▶ [Problems to work on]
- 1) Transcribe the passage on the Masterpiece Cakeshop and 303 Creative cases word for word, starting with "The CADA (state)" and going on through "is their business.".
- 2) Answer these questions using the passage on the Masterpiece Cakeshop and 303 Creative cases:
(a) How many bakers who refused to bake cakes with anti-gay messages had the Colorado Civil Rights Commission already treated favorably?
(b) What does the abbreviation CADA stand for?
(c) Which federal law is CADA's public accommodation law modeled on?
- 3) Write a further stretch of the passage on the Masterpiece Cakeshop and 303 Creative cases, picking up after its last sentence.

▶ [Passage shown]
┌──

Gorsuch took the baker’s case on its merits and rightly argued that Phillips was justified period in refusing designs for cakes — regardless of the Colorado Civil Rights Commission’s attitude towards him. The Commission had not only showed religious hostility; it had failed to recognize the more substantive point, that private business owners cannot be compelled to create a product that they object to on religious or moral grounds. Stunningly, the Commission had already acknowledged this very principle in its own treatment of three bakers who refused to bake cakes with anti-gay messages on them. The Commission, said Gorsuch, should have found in the Phillips’ favor, just as it had found in favor for the other three bakers. All four bakers were in the same situation. The three bakers refused to sell a cake that denigrated same-sex marriage, just as Jack Phillips refused to sell a cake celebrating same-sex marriage. Most crucially: The atheist bakers in the first case were happy to sell to persons of Christian faith, just as the conservative Christian baker in the second case was happy to sell to gay people. In both cases, it was the kind of cake, not the kind of customer, that mattered to the bakers. Gorsuch’s reasoning was correct. Business owners should not be compelled to artistic design, only to provide equal access to whatever they create. Whatever they sell, they must sell impartially and without discrimination. But they aren’t obligated to create something in the first place that goes against their religious or moral convictions. That’s what Gorsuch was saying in his concurrence, and that’s what should have been the unambiguous ruling in Masterpiece Cakeshop.
What’s happening now: 303 Creative v. Elenis
If Lorie Smith were a Jack Phillips analog, she would be objecting to the idea of creating a wedding website designed explicitly for a same-sex couple. But no one, least of all the state of Colorado, is requiring that of her to begin with. The law only says that once Smith has designed a wedding website, she must allow anyone, including same-sex couples, to purchase that product. She is not obligated to create a new template or speak or express in any way her support of same-sex marriage (just as the Supreme Court said the baker didn’t have to create cakes in such celebration). For that matter, she is well within her rights to create templates that condemn same-sex marriage, according to her religious views.
So what’s the problem? I don’t see her as having a case. (1) Jack Phillips was very clear that he sold his bakery products without discrimination, including to LGBT people (as he should), though he would not design or create products celebrating LGBT unions (as is his right). The Colorado Civil Rights Commission was forcing him to do the latter, and so the Supreme Court ruled in his favor. (2) Lorie Smith is saying that she refuses to design wedding websites for same-sex couples, but what does she mean by that? Colorado’s Anti-Discrimination Act (CADA) doesn’t require this of her to begin with. That law is modeled on the public accommodation law of the Civil Rights act of 1964, which requires
“All persons shall be entitled to the full and equal enjoyment of the goods, services, facilities, privileges, advantages, and accommodations of any place of public accommodation, without discrimination on the ground of race, color, religion, or national origin.”
The CADA (state) public accommodation law extends this privilege to protect those of any gender or sexual orientation, meaning that LGBT people have the right to buy products, but not to demand that those products be tailored in a special way for them. So Lorie Smith isn’t being forced to “design websites for same-sex couples”, as she claims. What she really means is that she doesn’t want her template used by same-sex couples, and so she is simply not going to sell her product to them. But that’s wrong; a clear violation of public accommodation law. How consumers use or modify website templates on their own is their business.

└──

▶ [Supplied entries]
┌──

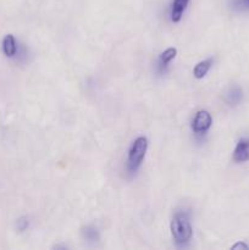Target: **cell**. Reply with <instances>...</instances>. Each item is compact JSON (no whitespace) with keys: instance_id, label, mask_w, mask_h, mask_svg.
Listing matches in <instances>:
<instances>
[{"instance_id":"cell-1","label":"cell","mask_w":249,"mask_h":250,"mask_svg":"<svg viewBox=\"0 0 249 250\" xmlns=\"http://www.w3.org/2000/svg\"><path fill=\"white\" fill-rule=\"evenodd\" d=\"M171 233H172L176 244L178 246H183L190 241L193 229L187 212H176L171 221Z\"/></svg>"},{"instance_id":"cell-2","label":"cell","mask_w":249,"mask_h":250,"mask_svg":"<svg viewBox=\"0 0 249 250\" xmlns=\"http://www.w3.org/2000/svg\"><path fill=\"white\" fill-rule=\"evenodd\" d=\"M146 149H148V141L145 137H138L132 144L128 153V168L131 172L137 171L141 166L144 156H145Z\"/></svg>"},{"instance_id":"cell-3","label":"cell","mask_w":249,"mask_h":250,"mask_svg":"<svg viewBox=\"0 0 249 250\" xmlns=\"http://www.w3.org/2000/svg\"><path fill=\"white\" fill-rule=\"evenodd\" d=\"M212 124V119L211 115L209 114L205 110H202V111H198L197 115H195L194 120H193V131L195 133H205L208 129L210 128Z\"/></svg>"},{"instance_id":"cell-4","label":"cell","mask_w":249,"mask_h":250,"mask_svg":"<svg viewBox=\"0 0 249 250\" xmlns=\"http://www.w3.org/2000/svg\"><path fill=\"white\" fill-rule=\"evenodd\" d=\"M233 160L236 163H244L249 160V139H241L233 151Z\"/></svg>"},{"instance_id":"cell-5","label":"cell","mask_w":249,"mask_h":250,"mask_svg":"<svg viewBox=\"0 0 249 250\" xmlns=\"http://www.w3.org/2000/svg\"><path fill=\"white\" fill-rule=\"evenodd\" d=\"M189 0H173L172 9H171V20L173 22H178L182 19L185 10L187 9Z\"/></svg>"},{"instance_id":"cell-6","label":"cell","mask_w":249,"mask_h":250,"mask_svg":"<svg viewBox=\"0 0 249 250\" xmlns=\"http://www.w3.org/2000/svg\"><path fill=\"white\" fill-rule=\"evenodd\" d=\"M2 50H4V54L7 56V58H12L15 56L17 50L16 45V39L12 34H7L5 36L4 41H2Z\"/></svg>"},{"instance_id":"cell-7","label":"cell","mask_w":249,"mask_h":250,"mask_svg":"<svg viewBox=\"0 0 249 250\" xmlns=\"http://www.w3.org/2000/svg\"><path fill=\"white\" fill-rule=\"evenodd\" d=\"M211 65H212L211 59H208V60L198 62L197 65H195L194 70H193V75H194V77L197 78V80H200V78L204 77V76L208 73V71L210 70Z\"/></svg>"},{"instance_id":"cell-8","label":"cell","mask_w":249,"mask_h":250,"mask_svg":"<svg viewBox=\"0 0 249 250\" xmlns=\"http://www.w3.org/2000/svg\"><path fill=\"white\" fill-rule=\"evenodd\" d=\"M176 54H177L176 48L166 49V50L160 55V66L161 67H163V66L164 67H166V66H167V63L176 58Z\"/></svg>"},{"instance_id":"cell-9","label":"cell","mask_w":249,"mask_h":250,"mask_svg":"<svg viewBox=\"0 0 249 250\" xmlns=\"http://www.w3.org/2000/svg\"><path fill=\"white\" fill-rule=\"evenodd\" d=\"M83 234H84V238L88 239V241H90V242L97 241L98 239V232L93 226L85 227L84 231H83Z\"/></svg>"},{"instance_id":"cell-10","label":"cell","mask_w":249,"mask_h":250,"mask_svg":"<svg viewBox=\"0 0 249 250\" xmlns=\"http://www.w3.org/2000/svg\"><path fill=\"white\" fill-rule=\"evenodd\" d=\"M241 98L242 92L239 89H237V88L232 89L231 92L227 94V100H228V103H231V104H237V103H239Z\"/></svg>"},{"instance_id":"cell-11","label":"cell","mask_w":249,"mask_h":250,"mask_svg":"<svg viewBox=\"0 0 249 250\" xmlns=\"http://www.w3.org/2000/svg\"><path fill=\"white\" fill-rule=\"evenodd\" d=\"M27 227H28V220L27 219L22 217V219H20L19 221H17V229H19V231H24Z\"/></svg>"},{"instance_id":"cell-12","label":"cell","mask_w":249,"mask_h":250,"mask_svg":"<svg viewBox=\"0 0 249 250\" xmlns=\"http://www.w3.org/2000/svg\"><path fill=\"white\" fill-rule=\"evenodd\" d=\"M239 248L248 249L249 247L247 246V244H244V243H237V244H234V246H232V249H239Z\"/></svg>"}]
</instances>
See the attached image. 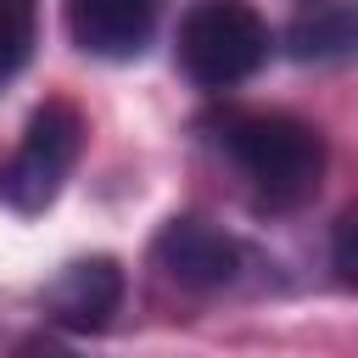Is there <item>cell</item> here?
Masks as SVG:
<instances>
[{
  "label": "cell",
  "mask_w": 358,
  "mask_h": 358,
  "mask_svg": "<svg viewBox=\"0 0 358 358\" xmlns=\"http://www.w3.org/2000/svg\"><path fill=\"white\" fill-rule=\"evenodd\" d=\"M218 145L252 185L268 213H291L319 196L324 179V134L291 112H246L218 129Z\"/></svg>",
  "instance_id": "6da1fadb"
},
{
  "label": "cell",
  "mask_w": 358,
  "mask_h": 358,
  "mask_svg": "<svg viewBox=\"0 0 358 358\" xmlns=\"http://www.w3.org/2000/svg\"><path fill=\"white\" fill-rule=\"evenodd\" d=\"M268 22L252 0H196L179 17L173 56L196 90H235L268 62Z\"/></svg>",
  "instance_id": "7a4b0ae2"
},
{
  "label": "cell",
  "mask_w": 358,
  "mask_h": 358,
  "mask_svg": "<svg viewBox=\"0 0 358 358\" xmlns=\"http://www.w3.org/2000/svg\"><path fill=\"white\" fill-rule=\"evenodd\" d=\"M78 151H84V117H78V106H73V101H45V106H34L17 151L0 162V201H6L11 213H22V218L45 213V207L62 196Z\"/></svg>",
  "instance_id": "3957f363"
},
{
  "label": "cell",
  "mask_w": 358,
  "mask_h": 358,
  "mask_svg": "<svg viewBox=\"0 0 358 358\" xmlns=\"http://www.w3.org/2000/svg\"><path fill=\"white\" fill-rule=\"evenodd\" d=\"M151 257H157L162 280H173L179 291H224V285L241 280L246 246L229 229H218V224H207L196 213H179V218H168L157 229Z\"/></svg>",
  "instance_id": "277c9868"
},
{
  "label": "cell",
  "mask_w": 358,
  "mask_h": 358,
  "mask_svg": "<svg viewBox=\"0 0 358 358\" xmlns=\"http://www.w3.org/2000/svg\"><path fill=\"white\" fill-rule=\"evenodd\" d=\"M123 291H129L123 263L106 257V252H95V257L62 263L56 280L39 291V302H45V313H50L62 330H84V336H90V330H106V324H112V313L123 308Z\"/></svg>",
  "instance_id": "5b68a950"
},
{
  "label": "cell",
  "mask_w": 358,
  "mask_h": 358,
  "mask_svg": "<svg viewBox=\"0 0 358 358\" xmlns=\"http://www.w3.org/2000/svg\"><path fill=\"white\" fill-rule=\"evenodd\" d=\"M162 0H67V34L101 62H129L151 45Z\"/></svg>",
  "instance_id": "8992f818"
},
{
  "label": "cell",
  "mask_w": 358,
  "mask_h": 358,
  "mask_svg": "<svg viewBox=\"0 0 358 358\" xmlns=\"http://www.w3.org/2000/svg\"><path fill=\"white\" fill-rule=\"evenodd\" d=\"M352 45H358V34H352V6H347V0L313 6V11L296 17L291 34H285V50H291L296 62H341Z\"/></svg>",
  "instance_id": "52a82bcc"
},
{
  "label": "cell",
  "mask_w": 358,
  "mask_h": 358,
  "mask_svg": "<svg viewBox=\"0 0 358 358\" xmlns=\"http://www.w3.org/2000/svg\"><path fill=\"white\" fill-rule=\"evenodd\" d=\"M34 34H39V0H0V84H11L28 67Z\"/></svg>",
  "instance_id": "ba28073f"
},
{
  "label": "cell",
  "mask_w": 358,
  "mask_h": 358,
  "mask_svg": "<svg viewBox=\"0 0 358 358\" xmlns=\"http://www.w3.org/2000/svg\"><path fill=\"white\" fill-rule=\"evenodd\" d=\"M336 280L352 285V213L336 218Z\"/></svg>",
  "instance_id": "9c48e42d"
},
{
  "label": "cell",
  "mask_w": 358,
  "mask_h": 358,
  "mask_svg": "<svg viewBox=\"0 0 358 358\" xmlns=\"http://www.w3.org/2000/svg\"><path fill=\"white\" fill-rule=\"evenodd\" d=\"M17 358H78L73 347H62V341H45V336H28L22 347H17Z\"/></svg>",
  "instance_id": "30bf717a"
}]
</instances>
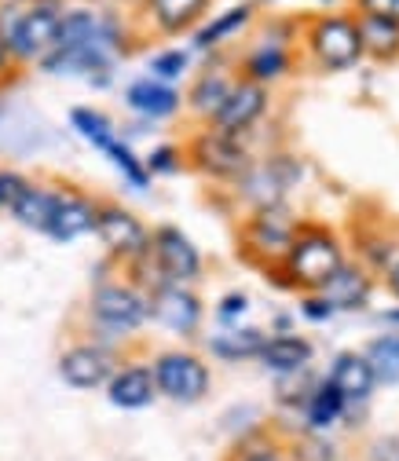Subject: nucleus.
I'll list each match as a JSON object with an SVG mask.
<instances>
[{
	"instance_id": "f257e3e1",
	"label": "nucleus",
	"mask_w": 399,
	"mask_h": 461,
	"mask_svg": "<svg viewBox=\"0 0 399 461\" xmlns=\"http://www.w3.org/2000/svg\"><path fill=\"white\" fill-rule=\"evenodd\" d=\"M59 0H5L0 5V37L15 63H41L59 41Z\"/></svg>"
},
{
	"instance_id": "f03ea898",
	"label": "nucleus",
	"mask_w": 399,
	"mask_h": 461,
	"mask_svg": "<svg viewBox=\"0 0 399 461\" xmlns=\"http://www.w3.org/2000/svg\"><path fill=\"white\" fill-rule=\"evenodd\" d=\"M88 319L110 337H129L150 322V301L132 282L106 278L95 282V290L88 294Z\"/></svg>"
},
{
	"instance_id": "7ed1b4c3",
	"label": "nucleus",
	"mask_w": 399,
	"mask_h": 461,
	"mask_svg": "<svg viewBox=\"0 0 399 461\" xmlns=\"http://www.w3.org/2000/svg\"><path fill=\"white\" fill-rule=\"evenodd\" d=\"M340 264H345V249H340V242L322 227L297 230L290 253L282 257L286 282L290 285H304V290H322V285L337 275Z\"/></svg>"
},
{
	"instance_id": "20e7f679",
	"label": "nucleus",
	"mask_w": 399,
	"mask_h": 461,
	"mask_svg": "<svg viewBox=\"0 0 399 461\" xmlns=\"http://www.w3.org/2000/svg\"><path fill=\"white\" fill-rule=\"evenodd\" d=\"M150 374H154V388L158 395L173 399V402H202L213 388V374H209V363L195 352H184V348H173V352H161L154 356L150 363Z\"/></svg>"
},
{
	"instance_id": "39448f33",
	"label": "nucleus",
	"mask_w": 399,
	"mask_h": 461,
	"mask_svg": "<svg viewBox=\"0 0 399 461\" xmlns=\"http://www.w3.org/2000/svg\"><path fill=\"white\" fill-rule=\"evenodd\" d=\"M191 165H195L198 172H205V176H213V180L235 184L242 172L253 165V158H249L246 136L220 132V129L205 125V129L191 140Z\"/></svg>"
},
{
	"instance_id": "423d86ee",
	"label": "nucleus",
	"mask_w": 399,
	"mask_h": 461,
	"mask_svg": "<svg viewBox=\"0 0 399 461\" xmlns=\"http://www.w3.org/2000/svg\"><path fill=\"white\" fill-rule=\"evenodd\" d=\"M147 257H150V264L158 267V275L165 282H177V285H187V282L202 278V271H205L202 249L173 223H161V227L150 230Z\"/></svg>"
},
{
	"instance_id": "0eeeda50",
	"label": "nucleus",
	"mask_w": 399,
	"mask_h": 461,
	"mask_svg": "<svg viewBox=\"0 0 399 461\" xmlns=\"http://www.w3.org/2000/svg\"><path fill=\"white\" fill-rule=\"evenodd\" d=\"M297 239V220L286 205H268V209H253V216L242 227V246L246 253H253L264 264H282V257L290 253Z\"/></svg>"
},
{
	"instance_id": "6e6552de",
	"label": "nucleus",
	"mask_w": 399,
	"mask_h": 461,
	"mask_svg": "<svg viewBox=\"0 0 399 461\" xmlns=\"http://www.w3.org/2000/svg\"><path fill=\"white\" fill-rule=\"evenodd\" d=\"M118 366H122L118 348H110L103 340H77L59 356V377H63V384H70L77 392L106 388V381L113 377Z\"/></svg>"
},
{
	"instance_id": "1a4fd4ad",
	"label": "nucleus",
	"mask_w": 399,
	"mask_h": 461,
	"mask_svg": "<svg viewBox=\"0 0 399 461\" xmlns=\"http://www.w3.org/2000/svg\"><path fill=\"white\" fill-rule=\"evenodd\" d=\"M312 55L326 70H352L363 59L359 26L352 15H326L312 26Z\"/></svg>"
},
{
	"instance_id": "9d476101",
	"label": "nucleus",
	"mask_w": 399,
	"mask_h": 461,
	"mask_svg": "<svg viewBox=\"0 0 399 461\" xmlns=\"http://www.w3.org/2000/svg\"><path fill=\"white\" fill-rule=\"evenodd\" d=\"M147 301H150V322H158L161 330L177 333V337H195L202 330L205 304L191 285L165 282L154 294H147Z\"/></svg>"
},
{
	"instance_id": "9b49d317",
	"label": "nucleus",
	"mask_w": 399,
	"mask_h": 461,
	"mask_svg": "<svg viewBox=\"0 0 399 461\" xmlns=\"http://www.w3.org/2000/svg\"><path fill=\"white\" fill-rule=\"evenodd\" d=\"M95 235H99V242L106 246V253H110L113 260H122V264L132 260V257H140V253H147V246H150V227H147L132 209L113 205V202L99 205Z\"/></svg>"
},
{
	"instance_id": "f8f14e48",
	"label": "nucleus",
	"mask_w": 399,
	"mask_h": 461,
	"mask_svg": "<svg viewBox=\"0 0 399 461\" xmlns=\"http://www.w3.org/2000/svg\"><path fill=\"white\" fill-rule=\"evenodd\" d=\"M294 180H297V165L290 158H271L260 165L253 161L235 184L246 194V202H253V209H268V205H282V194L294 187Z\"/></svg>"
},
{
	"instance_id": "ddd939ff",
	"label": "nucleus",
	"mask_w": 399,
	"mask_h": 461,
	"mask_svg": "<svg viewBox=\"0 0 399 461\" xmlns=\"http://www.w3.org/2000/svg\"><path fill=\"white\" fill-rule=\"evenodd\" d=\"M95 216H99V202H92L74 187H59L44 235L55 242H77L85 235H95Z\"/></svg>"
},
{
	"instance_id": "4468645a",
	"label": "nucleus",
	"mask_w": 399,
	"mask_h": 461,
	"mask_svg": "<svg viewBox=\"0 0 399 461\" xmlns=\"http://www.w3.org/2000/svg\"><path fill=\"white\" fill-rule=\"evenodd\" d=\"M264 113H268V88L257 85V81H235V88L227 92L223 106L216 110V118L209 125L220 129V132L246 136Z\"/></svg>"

└──

▶ [The results]
- 1)
The CADA (state) public accommodation law extends this privilege to protect those of any gender or sexual orientation, meaning that LGBT people have the right to buy products, but not to demand that those products be tailored in a special way for them. So Lorie Smith isn’t being forced to “design websites for same-sex couples”, as she claims. What she really means is that she doesn’t want her template used by same-sex couples, and so she is simply not going to sell her product to them. But that’s wrong; a clear violation of public accommodation law. How consumers use or modify website templates on their own is their business.

- 2)
(a) Three.
(b) Colorado's Anti-Discrimination Act.
(c) The public accommodation law of the Civil Rights Act of 1964.

- 3)
So why is the Supreme Court even hearing this case? Or am I misunderstanding it?
UPDATE: I may have misunderstood the case, as I explain below in the comment dated December 10.
> it was the kind of cake, not the kind of customer, that mattered to the bakers.
Yeah, this was the crux of the initial case back in the day. It was disappointing to see so many people completely miss the point on this. In this case, it would seem that she’s merely designing a website TEMPLATE, so I’m not sure what her problem is.
But idk, if I were a gay person who was refused service by this web designer, I would just leave a negative product review or something, and then take my business to the thousand other web designers who would be more amenable to me. Thankfully, we live in a time period where the majority of the country isn’t discriminatory towards immutable characteristics like that.
There’s a libertarian argument that a free market naturally leads to anti-discriminatory attitudes anyway. Being racist/sexist/etc is bad for business, especially as societal attitudes become more tolerant.
But idk, if I were a gay person who was refused service by this web designer, I would just leave a negative product review or something, and then take my business to the thousand other web designers who would be more amenable to me.
And as a bisexual, that’s what I would do as well. No skin off my back. Though I do believe anti-discriminatory laws about refusing service (based on the “kind of customer”, i.e. public accommodation laws) are reasonable.
I am completely with you on this one. I know in the case of the cake decorator, the gay couple specifically chose him knowing that he would refuse so they could sue him. They were basically trying to force their views down his throat.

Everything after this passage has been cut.